Sentence Similarity Model Based on GRU and AM-Softmax

By 苏剑林 | July 29, 2018

Friends in the Computer Vision community know that AM-Softmax is a milestone achievement in face recognition. This article explores borrowing techniques from face recognition to build sentence similarity models, while also introducing how to implement various margin losses in Keras.

Background

Upon closer inspection, sentence similarity and face recognition share many similarities.

Existing Practices

In the research I've searched, there are primarily two approaches for using deep learning for sentence similarity: the first is to input a pair of sentences and output a 0/1 label representing the degree of similarity, treating it as a binary classification problem. For example, the model in "Learning Text Similarity with Siamese Recurrent Networks" looks like this:

Treating sentence similarity as a binary classification model

This format was also used in this year's PPD "Magic Mirror Cup." The second approach is to input a triplet "(Sentence A, Sentence similar to A, Sentence dissimilar to A)" and solve it using triplet loss, as described in "Applying Deep Learning To Answer Selection: A Study And An Open Task".

These two practices can essentially be seen as one; they are fundamentally the same, with differences only in the loss function and training method. However, both methods suffer from a serious problem: severe undersampling of negative samples, leading to very slow performance improvements.

Use Cases

Let's review the scenarios where we use sentence similarity models. Typically, we have a pre-stored database of many FAQ pairs (Question-Answer pairs). When a new question comes in, we need to compare this new question with all the questions in the database to find the most similar one and decide whether to provide an answer based on its similarity and a threshold.

Note that this involves two critical elements: first, "all"—theoretically, we compare against every question in the database to find the top match; second, "threshold"—since we don't know if the new question has an answer in the database, this threshold determines whether we respond. If we blindly take the Top-1 result as the answer regardless of actual similarity, the user experience will be poor.
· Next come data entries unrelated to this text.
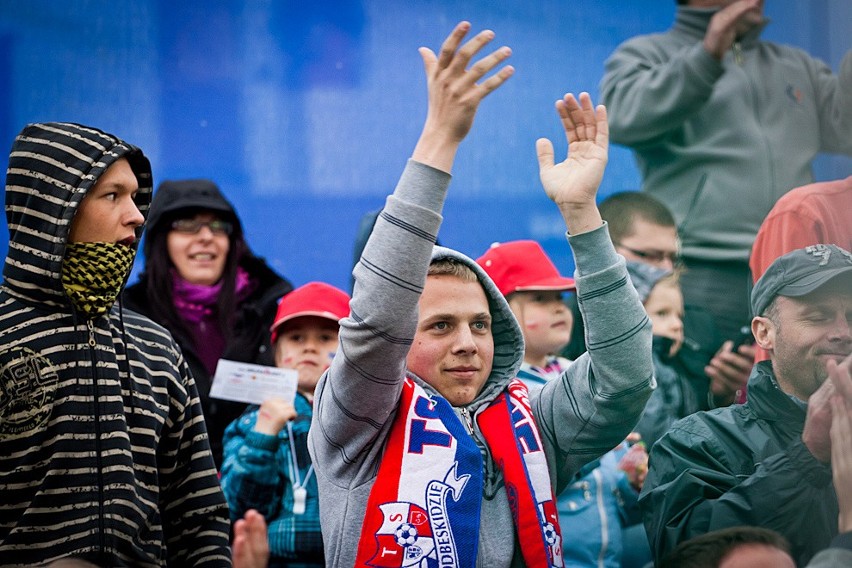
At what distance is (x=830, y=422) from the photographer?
2268mm

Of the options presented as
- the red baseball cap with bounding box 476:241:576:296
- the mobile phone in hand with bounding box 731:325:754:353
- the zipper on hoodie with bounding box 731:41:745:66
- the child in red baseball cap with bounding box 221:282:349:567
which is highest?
the zipper on hoodie with bounding box 731:41:745:66

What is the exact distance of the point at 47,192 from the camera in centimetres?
234

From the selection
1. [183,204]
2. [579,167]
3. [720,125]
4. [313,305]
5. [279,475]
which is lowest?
[279,475]

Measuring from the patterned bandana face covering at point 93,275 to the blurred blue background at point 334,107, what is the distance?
6.91 feet

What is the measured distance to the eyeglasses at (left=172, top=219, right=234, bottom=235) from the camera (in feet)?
12.4

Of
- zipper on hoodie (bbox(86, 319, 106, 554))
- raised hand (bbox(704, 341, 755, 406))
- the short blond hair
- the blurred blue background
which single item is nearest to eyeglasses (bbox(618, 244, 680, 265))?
raised hand (bbox(704, 341, 755, 406))

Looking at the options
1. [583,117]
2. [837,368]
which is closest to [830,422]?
[837,368]

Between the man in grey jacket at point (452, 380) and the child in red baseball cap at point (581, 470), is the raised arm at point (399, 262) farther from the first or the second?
the child in red baseball cap at point (581, 470)

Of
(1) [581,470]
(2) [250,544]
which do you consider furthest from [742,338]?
(2) [250,544]

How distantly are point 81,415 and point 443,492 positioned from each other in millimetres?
773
Our main concern is "all" (in fact, if "all" is solved, "threshold" follows). "All" implies that during training, for every sentence, except for the few sentences explicitly marked as similar (positive samples), all other sentences in the dataset should serve as negative samples. Under previous approaches, it is difficult to sample all negative samples comprehensively, and even if possible, training time would be extremely long. This is the drawback mentioned earlier.

Help from Face Recognition

I have always felt that in the field of machine learning, one shouldn't "draw lines" too strictly. For instance, some readers identifying as NLP specialists might avoid anything related to computer vision, and vice-versa. In reality, the gap between subfields is not that wide; many underlying principles are identical, just applied to different scenarios. For example, the so-called sentence similarity model corresponds almost perfectly to the face recognition task, which is currently quite mature. Clearly, we can learn from it.

Before discussing models, imagine a face recognition scenario. In a company attendance system, once we have a face recognition model, we first store photos of all employees. When shifting in, a new photo of an employee is taken (captured in real-time, obviously not identical to the stored photo). We need to determine if they are a company employee, and if so, identify who they are.

If you replace "face" with "sentence" in the scenario above, isn't that exactly the application scenario for a sentence similarity model?

Clearly, the sentence similarity model can be seen as face recognition for NLP.

Model

Sentence similarity and face recognition are remarkably similar in every aspect: from model usage and construction to the scale of datasets. Consequently, almost all models and techniques from face recognition can be applied to sentence similarity models.

As a Classification Problem

In fact, the triplet loss mentioned earlier is also one of the standard methods for training face recognition models. Triplet loss itself isn't wrong; if parameters are fine-tuned and training is restructured, the effect can be excellent. It's just that in many cases, it is simply too inefficient. Today, the standard practice is to treat it as a multi-classification problem.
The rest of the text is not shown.